§ CONSIGNES À SUIVRE: Réécrivez plus brièvement, s'il vous plaît, le paragraphe de l'extrait sur la mémoire de la Grande Guerre qui commence par « Dès les années 1920 », en conservant ses faits principaux.

En France, commémorer la Grande Guerre est un événement. En Allemagne, on chercherait en vain une « Mission du Centenaire » (c’est le ministère allemand des Affaires étrangères qui gère les commémorations). Mais depuis le début du Centenaire, les Allemands ont semblé redécouvrir ce chapitre de leur histoire. Va-t-on vers une mémoire partagée des conflits du XXe siècle, comme pourrait le suggérer la création d’un Historial franco-allemand de la Grande Guerre au Hartmannswillerkopf ? Et que retenir de ce cycle de commémoration pour construire l’avenir ? À l’invitation de l’ambassadeur d’Allemagne, Nikolaus Meyer-Landrut, et du Volksbund Deutsche Kriegsgräberfürsorge, deux jeunes historiens, la Française Élise Julien (Sciences Po Lille) et l’Allemand Valentin Schneider ont croisé ce lundi leurs points de vue à l’hôtel de Beauharnais.
Le débat, modéré par Hélène Miard-Delacroix, professeur d’histoire et de civilisation de l’Allemagne contemporaine à la Sorbonne, l’a montré : la France et l’Allemagne ont suivi des chemins parfois similaires quant à la mémoire de la Grande Guerre. Mais elles affichent de grandes différences.
Cultures mémorielles
Dès les années 1920, les deux pays ont fixé les cadres institutionnels de la mémoire et érigé des monuments aux morts, a constaté Élise Julien. Mais les points communs s’arrêtent là. La mémoire de la Grande Guerre est aussi consensuelle en France qu’elle est fracturée en Allemagne.
En Allemagne, l’entre-deux-guerres a été dominé par les querelles d’interprétation. Ce sont les nazis qui ont unifié la mémoire de la Première Guerre mondiale, a expliqué Valentin Schneider. Et au lendemain de la Seconde Guerre mondiale, les Allemands ont rejeté la guerre.

Questions spatiales sur des scènes
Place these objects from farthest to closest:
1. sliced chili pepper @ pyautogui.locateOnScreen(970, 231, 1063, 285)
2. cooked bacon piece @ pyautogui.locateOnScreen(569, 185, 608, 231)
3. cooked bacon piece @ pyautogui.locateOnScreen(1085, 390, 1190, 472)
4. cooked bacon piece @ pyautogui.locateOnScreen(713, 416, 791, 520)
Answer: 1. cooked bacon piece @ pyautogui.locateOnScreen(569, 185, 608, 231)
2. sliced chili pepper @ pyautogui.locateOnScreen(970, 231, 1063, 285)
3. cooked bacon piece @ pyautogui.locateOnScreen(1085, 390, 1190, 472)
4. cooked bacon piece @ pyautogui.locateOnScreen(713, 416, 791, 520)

§ RÉSULTAT CI-DESSOUS: Selon Élise Julien, la France et l'Allemagne ont posé dès les années 1920 les cadres institutionnels de la mémoire et élevé des monuments aux morts. Leurs points communs s'arrêtent là : la mémoire de la Grande Guerre est consensuelle en France et fracturée en Allemagne.